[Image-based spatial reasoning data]
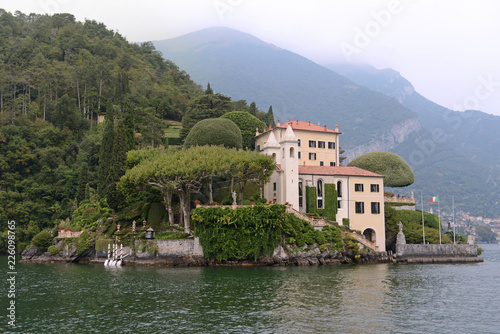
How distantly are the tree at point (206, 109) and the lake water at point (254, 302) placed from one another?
47989 millimetres

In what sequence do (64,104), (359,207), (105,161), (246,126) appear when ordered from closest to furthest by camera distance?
(359,207) → (105,161) → (246,126) → (64,104)

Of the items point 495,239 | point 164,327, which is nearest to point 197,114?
point 164,327

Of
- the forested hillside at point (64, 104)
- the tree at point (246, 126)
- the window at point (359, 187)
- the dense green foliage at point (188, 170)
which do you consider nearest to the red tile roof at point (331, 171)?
the window at point (359, 187)

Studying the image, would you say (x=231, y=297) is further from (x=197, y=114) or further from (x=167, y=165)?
(x=197, y=114)

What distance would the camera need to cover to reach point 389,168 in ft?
260

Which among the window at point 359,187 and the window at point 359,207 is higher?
the window at point 359,187

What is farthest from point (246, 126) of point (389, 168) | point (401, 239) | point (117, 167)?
point (401, 239)

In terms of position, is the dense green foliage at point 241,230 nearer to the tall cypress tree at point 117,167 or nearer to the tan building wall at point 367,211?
the tan building wall at point 367,211

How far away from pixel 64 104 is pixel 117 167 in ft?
132

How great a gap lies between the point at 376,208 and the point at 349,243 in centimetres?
1079

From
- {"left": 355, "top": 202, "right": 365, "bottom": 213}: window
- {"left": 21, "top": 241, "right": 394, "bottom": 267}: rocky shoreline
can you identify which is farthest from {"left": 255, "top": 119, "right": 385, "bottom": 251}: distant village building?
{"left": 21, "top": 241, "right": 394, "bottom": 267}: rocky shoreline

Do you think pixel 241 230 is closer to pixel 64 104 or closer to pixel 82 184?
pixel 82 184

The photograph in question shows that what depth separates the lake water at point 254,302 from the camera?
26.1 metres

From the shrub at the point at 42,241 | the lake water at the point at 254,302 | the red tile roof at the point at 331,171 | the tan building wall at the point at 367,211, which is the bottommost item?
the lake water at the point at 254,302
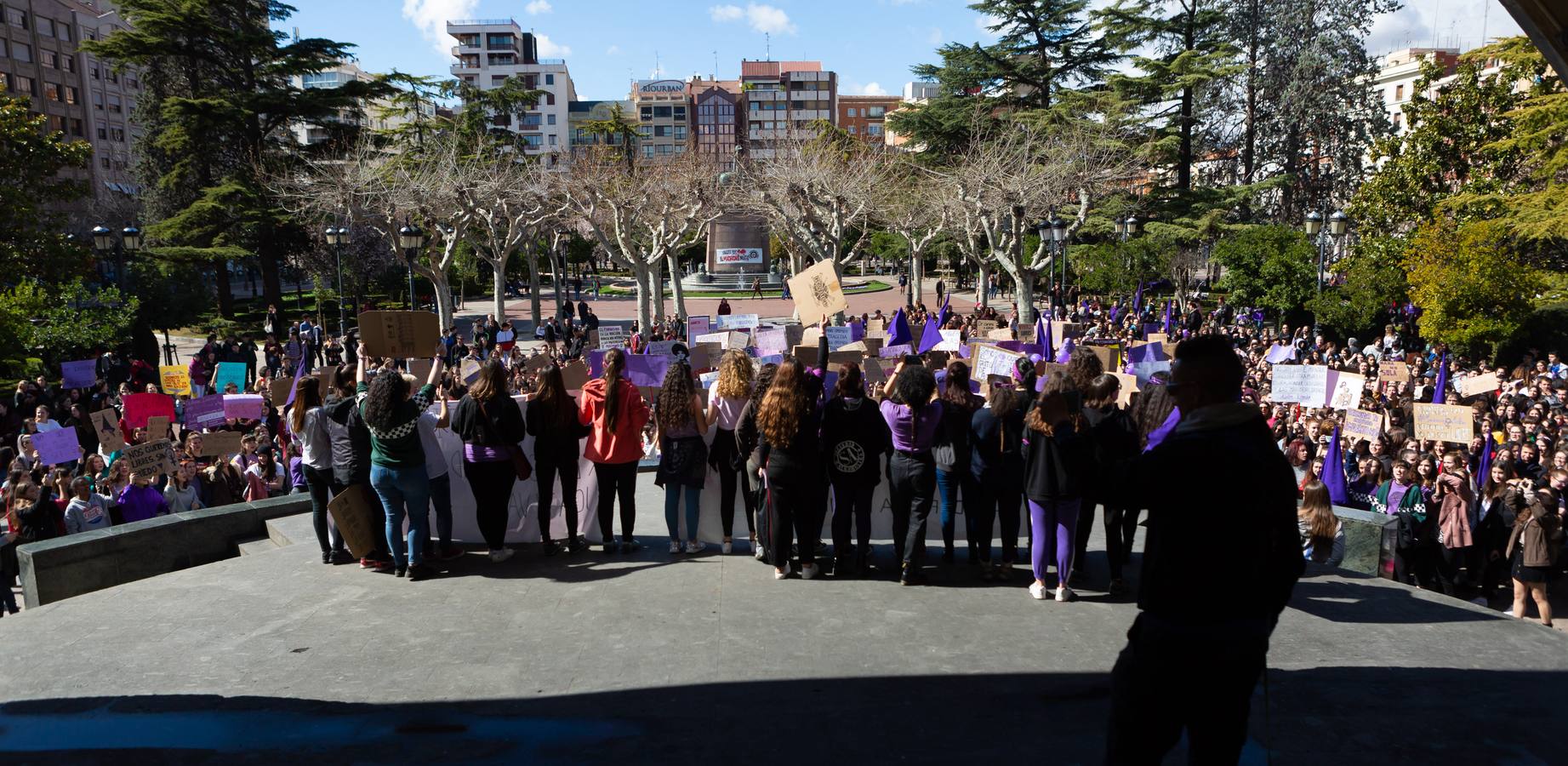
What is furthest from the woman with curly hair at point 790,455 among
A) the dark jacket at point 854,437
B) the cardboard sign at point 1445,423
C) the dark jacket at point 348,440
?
the cardboard sign at point 1445,423

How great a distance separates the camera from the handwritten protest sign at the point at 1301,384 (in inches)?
411

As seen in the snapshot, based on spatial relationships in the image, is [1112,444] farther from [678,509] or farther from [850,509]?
[678,509]

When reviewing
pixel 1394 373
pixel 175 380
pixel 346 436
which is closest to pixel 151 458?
pixel 346 436

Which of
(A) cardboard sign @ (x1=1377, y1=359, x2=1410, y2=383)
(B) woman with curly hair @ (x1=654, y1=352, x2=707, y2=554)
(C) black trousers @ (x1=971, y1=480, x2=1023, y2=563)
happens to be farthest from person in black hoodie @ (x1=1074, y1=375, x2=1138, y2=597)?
(A) cardboard sign @ (x1=1377, y1=359, x2=1410, y2=383)

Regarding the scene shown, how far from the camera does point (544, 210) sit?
115 ft

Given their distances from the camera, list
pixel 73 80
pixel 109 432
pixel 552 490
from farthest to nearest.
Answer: pixel 73 80
pixel 109 432
pixel 552 490

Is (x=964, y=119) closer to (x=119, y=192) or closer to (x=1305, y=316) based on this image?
(x=1305, y=316)

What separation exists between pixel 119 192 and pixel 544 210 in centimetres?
3796

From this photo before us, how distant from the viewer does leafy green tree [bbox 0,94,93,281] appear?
81.1ft

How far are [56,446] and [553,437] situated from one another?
6.50 meters

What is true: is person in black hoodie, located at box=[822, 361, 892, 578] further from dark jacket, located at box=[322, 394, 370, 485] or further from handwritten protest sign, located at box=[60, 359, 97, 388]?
handwritten protest sign, located at box=[60, 359, 97, 388]

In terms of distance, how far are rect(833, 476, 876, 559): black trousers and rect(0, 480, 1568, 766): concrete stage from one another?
27 cm

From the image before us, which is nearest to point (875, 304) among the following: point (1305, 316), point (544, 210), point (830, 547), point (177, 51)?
point (544, 210)

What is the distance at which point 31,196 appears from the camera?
85.8 ft
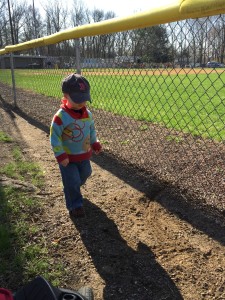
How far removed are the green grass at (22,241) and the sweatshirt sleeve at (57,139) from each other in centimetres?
65

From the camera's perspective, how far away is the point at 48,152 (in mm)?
5102

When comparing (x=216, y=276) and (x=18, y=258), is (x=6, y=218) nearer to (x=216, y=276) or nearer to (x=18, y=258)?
(x=18, y=258)

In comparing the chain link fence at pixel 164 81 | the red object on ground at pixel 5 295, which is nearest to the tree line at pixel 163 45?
the chain link fence at pixel 164 81

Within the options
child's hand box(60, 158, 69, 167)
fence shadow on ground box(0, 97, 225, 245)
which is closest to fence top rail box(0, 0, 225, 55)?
child's hand box(60, 158, 69, 167)

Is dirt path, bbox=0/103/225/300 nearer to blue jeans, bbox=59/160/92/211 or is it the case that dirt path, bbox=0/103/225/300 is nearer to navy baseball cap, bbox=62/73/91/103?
blue jeans, bbox=59/160/92/211

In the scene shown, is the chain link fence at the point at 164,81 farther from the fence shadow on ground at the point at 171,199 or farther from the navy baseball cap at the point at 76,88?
the navy baseball cap at the point at 76,88

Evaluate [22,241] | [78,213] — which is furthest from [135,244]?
[22,241]

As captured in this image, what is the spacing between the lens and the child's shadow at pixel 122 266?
2.18 meters

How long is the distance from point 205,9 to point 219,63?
87 cm

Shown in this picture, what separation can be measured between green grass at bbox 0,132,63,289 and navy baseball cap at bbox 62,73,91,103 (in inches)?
45.1

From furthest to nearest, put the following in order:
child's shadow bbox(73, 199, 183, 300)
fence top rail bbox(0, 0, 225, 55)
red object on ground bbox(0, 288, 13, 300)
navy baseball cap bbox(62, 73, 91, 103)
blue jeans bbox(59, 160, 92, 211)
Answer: blue jeans bbox(59, 160, 92, 211) < navy baseball cap bbox(62, 73, 91, 103) < fence top rail bbox(0, 0, 225, 55) < child's shadow bbox(73, 199, 183, 300) < red object on ground bbox(0, 288, 13, 300)

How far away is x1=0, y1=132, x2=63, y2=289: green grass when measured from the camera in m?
2.34

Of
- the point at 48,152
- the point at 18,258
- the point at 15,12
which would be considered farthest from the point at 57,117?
the point at 15,12

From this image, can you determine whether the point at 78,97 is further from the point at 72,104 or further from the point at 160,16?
the point at 160,16
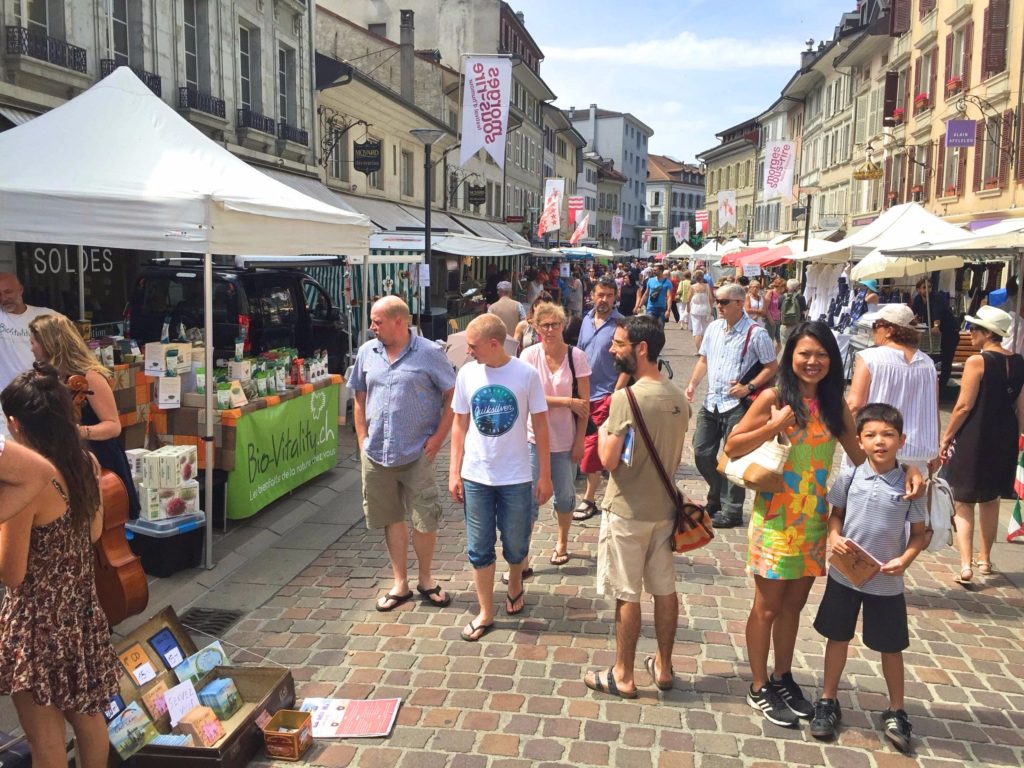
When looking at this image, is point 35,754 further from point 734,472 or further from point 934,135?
point 934,135

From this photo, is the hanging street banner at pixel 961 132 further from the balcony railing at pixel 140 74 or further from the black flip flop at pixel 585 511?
the black flip flop at pixel 585 511

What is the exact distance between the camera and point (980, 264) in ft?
63.0

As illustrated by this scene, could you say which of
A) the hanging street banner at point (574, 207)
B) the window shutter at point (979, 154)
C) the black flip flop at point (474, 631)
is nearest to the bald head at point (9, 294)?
the black flip flop at point (474, 631)

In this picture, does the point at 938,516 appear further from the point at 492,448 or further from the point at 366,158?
the point at 366,158

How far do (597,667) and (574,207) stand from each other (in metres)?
39.8

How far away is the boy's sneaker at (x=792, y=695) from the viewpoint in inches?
153

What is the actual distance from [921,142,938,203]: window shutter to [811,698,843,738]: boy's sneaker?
26645 mm

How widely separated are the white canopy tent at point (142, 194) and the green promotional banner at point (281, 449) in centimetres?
54

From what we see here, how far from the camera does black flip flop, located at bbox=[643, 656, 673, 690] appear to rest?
13.6ft

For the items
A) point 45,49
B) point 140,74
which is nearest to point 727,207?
point 140,74

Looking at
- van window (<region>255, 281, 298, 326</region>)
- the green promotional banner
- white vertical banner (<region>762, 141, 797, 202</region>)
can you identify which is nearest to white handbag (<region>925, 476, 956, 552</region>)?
the green promotional banner

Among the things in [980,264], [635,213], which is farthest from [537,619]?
[635,213]

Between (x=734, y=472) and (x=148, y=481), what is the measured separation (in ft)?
12.4

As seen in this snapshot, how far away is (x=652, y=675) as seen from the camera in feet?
14.1
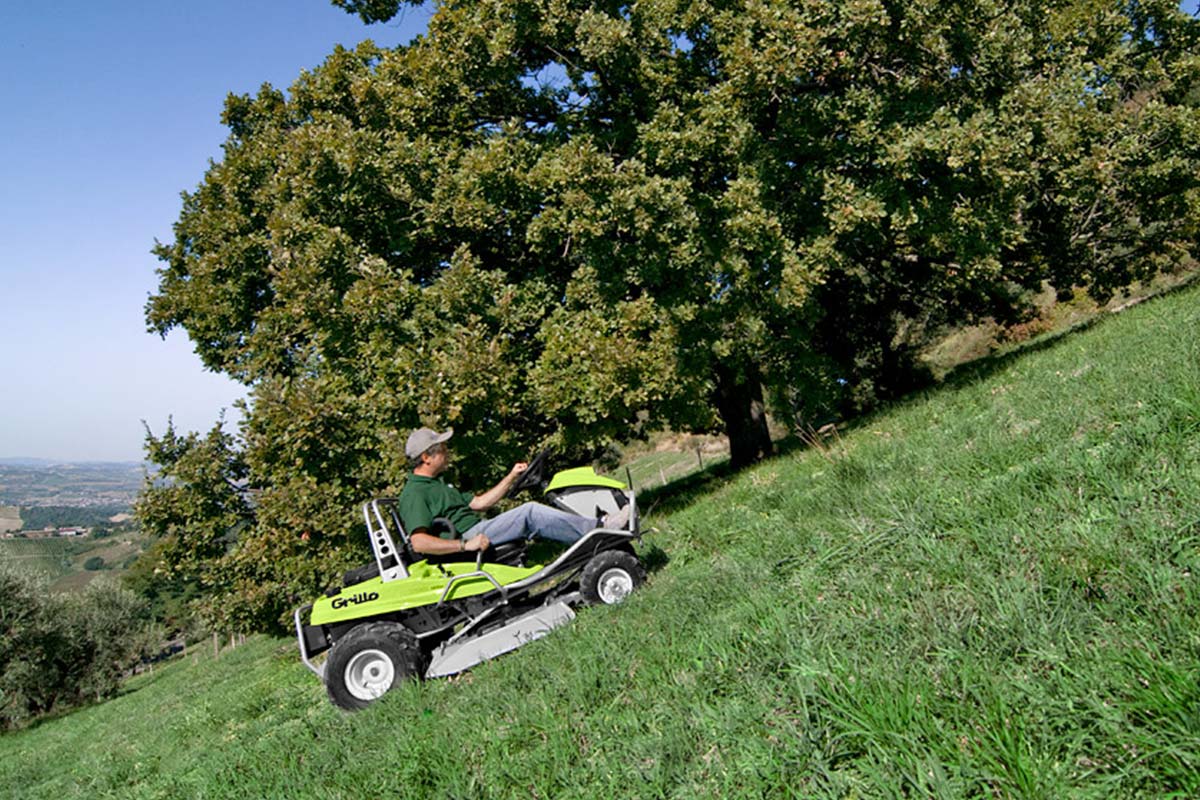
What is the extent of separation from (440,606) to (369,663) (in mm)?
722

→ **Problem details**
Retype only the lines from the one with "How far do (597,667)" through the final line of the entries, please, and keep the pictures out.

→ **Output for this exercise**
How far do (597,667) and (574,207) stand from each other (in metres)?
39.8

How far away is the boy's sneaker at (x=792, y=695) from the viewpoint in inches?
153

What is the actual distance from [921,142,938,203]: window shutter to [811,698,843,738]: boy's sneaker?
26645 mm

How widely separated are the white canopy tent at point (142, 194) and the green promotional banner at point (281, 449) in centimetres?
54

From what we see here, how far from the camera does black flip flop, located at bbox=[643, 656, 673, 690] appear to rest?
13.6ft

For the items
A) point 45,49
B) point 140,74
which is nearest to point 727,207?
point 140,74

Looking at
- van window (<region>255, 281, 298, 326</region>)
- the green promotional banner
- white vertical banner (<region>762, 141, 797, 202</region>)
can you identify which is nearest to white handbag (<region>925, 476, 956, 552</region>)?
the green promotional banner

Among the things in [980,264], [635,213], which is farthest from [537,619]?
[635,213]

Between (x=734, y=472) and (x=148, y=481), what is the measured separation (in ft)?
12.4

As seen in this snapshot, how far away is (x=652, y=675) as seen from the camera in feet?
14.1
What is the extent of separation from (440,606) to (369,663) (in mm)?
722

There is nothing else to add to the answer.